The best optimizers also tap into real user feedback to get smarter with each iteration. Georgiana Hunter-Cozens highlights a key skill of a good experimenter—transforming user feedback into actionable insights. The ability to see tangible improvements resulting from the effective application of feedback is a rewarding experience for any optimiser.

Feedback loops can also accelerate the pace of improvement by integrating real-time data into the process. Ruben de Boer even sent out a great article on feedback adaptation in his newsletter some months back. The article, written by Lotte Cornelissen, highlights the importance of real-time adaptation:

By embedding a feedback loop in every sprint, teams can quickly adjust their actions based on real-time data, enhancing both the impact and speed of their work.

This approach allows for a deeper understanding of both the internal dynamics of the organisation and the external realities of user behaviour, making the path to optimisation both structured and responsive.

Case Study: Meta-Experiments at Booking.com

Booking.com wrote an article on how they apply meta-experiments—tests on their experimentation framework itself—to refine their methodology. For example, they might experiment with different sample sizes or statistical thresholds to understand how those variables affect the reliability of their tests. By doing so, they are not just focused on optimising their product but also on optimising the way they run experiments.

Feedback loops are about continuous improvement based on past outcomes. Here, Booking.com creates an iterative process where learnings from each experiment feed back into improving the framework for future experiments. The system becomes self-improving. Meta-experiments ensure that their experimentation process is always evolving, minimising errors and enhancing efficiency. This constant refinement makes their overall approach more robust and adaptable, one of the many reasons Booking.com is highly respected in the field of experimentation.

3. First Principles Thinking: Breaking Down Problems

This powerful mental model involves deconstructing complex problems into their most basic elements and building solutions from the ground up.

Unlike reasoning by analogy, which relies on established patterns and assumptions, first principles thinking requires questioning every assumption and understanding the fundamental truths that underlie a problem.

Asmir Muminovic captures this approach succinctly when describing experimenters as detectives:

We are detectives… we uncover small pieces of this big puzzle and form a big picture.

This perfectly encapsulates first principles thinking—identifying the most basic elements of a problem before assembling them into a coherent solution.

Lenny Rachitsky, in his exploration of first principles thinking, emphasises that

Thinking from first principles is about challenging assumptions and going directly to the source to figure out what’s actually true.

In A/B testing, first principles thinking might lead experimenters to question whether small changes like button colors are truly the most effective optimizations. Instead, they might ask: ‘What fundamental user problems are we trying to solve?’ This can uncover more impactful, structural changes in user flow or content strategy.

Given data:
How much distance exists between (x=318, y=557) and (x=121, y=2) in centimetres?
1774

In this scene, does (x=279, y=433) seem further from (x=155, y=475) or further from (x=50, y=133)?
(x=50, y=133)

Required task:
Write out everything in the experimentation article from "Booking.com wrote an" down to "they run experiments.", word for word. The data comes from a different source than the text on experimentation.

The response:
Booking.com wrote an article on how they apply meta-experiments—tests on their experimentation framework itself—to refine their methodology. For example, they might experiment with different sample sizes or statistical thresholds to understand how those variables affect the reliability of their tests. By doing so, they are not just focused on optimising their product but also on optimising the way they run experiments.